What did you consider when you put together the slate of possible selections for this season?

Sandra: There are lots of things that come to light when putting together a concert season. First, the composers’ stories are important to me. They inform us not only about what they were doing and thinking, but also they help us understand their world at the time they were working on these pieces. Next come key signature relationships, then contrasting styles. If the pieces of music all sound similar, it would make for a boring concert. If the pieces are too different, then the concert sounds like we are jumping around with no sense of continuity as an orchestra.

What were you thinking about when you chose a theme for this season?

Sandra: This season’s theme was exceptionally difficult. I wanted to connect our music with what we’ve been through for the past two years yet bring all of us a sense of hope. As an orchestra, we are beginning anew and I wanted to find pieces that had new beginnings to their history.  

  • Schubert’s Symphony No. 5, written when he was just 18 years old, was put away after one performance for fifty years.
  • Mozart’s Symphony No. 26 was one of four symphonies written in 1773 when Mozart was 17 years old and was never published in his lifetime. Mozart’s symphony represented a style that was new to the time because it has only in three movements and is full of suspense with a romantic zest.
  • Alton Augustus Adams (composer of the Governor’s Own March) was the first black bandmaster of the United States Navy.
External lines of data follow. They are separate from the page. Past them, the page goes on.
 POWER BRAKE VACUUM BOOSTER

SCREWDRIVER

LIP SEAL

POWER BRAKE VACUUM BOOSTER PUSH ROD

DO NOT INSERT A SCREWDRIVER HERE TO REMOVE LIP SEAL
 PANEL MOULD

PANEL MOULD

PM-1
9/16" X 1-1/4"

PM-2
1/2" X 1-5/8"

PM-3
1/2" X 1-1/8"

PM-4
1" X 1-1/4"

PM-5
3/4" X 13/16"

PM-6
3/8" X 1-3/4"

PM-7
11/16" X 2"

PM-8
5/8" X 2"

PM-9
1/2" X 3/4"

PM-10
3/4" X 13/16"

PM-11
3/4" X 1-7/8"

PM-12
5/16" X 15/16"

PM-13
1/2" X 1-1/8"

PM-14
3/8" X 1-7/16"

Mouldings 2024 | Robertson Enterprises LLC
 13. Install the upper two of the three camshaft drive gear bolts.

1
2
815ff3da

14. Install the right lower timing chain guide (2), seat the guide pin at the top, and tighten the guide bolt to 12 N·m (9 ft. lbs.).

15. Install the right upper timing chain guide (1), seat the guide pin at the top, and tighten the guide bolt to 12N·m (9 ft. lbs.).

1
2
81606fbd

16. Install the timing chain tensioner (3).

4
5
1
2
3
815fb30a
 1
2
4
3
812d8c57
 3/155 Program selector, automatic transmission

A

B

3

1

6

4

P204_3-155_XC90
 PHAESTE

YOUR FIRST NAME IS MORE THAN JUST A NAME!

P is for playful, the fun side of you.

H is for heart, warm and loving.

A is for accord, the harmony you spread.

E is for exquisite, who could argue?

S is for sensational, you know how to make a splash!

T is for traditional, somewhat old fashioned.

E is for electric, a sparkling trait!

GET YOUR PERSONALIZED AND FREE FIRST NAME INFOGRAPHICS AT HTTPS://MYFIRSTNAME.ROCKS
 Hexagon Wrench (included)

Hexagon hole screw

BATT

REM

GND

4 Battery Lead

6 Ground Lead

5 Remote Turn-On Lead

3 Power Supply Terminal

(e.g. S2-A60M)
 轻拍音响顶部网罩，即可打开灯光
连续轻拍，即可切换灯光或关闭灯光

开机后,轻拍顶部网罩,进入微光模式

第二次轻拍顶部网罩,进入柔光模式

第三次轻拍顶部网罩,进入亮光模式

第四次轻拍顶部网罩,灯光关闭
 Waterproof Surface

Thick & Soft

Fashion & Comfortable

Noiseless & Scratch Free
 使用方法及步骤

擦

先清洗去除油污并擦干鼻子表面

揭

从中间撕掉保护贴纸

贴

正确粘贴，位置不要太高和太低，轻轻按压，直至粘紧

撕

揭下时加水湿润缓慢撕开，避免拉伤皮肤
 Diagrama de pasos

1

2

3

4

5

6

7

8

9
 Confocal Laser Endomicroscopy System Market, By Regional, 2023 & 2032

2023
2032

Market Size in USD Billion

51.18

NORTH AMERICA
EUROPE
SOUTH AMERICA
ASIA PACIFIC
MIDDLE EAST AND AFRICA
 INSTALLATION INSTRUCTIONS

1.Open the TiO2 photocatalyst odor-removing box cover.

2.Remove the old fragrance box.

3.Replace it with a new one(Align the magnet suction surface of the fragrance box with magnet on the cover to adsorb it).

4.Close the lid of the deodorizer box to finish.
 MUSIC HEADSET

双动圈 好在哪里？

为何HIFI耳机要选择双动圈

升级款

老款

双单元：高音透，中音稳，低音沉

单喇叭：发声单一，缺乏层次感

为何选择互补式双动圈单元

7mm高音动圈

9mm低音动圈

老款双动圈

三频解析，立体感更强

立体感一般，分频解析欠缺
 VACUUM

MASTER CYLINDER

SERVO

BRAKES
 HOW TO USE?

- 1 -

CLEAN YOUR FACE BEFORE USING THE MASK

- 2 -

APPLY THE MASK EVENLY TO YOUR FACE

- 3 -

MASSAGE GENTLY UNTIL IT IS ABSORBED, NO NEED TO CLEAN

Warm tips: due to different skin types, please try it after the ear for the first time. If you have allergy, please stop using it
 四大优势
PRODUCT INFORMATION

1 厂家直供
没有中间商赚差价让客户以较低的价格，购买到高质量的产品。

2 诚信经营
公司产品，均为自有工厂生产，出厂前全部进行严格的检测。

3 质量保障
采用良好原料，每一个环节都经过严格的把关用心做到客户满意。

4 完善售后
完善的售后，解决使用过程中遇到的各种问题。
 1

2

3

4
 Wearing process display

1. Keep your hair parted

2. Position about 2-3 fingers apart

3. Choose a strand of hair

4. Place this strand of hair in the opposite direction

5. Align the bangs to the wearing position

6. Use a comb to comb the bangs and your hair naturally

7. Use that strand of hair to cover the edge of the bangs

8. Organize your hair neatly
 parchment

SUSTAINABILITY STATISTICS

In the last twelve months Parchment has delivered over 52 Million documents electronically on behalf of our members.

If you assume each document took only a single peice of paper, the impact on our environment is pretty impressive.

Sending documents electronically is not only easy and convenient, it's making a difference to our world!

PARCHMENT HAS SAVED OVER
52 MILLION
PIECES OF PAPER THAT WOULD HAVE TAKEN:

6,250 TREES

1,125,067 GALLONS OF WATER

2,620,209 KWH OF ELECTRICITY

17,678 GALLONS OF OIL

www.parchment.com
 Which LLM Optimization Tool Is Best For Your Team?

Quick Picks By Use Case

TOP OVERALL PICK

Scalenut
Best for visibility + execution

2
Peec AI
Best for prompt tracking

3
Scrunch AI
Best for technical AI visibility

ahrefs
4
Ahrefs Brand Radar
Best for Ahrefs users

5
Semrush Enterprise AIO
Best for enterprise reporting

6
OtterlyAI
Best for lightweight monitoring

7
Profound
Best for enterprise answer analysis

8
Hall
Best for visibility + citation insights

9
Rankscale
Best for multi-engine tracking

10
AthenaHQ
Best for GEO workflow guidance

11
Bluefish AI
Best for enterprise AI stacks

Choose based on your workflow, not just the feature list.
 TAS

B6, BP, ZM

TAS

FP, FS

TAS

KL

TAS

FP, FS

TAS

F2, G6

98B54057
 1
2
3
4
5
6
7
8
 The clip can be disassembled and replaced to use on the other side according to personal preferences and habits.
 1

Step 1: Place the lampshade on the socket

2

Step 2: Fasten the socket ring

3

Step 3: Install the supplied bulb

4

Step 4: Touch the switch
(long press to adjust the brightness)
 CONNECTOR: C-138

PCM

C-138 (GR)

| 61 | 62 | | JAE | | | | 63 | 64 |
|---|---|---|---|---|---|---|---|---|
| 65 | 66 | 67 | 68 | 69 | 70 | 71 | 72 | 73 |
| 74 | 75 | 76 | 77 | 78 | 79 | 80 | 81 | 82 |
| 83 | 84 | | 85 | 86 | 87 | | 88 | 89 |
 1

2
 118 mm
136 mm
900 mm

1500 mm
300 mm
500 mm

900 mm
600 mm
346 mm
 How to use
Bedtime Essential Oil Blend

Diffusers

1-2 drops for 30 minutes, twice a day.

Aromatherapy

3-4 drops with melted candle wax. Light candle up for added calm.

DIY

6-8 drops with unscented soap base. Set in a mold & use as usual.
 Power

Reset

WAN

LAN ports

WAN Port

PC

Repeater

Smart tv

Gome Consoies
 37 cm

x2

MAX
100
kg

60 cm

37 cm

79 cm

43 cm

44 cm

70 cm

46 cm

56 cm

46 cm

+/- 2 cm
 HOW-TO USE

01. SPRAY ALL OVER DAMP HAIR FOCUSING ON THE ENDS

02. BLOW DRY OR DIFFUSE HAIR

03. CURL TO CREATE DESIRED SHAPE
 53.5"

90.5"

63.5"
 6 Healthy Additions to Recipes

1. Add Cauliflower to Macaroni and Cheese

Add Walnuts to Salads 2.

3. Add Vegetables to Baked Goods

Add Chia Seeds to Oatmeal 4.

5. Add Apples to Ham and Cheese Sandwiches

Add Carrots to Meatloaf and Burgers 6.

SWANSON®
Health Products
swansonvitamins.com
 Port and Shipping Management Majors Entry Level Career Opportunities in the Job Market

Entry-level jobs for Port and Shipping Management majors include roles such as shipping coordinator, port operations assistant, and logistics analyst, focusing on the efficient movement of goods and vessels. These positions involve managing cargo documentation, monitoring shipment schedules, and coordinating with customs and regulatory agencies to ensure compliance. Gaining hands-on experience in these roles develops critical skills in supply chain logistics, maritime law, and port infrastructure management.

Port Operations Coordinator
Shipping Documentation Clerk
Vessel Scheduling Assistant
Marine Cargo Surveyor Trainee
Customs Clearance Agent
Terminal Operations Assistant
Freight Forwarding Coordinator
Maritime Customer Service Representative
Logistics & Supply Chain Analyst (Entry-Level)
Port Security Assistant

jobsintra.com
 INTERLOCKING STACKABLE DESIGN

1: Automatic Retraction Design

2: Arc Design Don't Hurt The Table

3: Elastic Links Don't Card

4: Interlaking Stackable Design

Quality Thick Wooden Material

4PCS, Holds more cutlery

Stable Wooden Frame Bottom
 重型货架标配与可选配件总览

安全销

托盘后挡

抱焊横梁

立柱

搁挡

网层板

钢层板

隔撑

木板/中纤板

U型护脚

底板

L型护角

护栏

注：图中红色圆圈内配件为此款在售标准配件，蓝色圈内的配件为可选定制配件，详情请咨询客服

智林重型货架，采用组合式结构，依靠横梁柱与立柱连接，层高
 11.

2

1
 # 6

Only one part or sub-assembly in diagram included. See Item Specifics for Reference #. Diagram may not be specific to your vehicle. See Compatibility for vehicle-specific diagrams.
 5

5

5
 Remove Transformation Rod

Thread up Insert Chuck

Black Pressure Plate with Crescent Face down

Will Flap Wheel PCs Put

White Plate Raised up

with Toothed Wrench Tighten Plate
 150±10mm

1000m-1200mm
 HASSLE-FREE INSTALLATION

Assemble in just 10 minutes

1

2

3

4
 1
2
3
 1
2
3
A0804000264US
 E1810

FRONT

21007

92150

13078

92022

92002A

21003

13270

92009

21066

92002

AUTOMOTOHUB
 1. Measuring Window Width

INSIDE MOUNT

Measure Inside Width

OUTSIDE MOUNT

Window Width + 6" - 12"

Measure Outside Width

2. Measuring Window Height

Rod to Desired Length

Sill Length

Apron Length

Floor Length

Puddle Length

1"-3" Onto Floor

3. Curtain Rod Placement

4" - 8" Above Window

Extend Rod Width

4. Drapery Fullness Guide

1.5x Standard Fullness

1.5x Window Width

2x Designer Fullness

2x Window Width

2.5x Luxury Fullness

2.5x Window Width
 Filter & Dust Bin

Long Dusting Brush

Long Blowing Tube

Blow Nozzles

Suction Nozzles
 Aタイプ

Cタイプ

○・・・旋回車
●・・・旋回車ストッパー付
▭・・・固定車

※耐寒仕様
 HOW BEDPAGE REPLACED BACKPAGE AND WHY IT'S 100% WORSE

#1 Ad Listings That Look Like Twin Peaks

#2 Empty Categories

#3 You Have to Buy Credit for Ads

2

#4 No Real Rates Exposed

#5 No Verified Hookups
A member of our orchestra has temporarily stored some of Adams’ archives, provoking an interest in his works. When the United States purchased the Virgin Islands at the onset of WWI, this gave his band on St. Thomas a new beginning — music from the Virgin Islands and Adams were immediately put in a spotlight and Adams assumed several music leadership positions. 
  • Price’s Symphony No. 3 was the result of Florence Price being given a commission by the Works Progress Administration (WPA). The WPA gave new beginnings to artists all over the United States in a big push to employ unemployed artists as a reaction to the Great Depression and the beginnings of WWII.
  • Walker’s Sinfonia No. 3 is another piece of American music. George Walker saw a new beginning when he won a 1996 Pulitzer Prize after toiling as a composer for over 60 years. 

This somewhat hidden information about the composers, their music, and what was happening in the world that they lived in always helps to bring together a concert season.

What were you thinking about when you put together your selections for our next set (concert #2)?

Sandra: I wanted to construct a concert that brought together composers’ ideas about their music — finding new ideas. All four composers on the concert brought composition at the time to new heights.

Wolfgang Amadeus Mozart signals the romantic era a full 100 years in advance with thought provoking harmonies throughout and the soaring melodies in the second movement of his 26th symphony.

In Alton Augustus Adams’ Governor’s Own March, he uses the idea of energetic themes from Sousa with his own twist, a feeling of courage stemming from being a black composer/conductor in a white musical world.

Kevin Puts, a composer on the Peabody Institute’s faculty, brings a fresh, lyrical sense to the brass choir in an uplifting elegy.

Finally, Florence Price was one of the first composers to incorporate African American idioms into a classical symphony. Price takes risks with her Symphony No. 3 with asymmetries, more dissonances, and a playfulness at a level that had not really been heard in the classical symphony.

All of these compositional ideas make for a great program both for the musicians in the orchestra and the audience. It is important for me to see musicians and concert goers enjoying music and experiencing something fresh and new.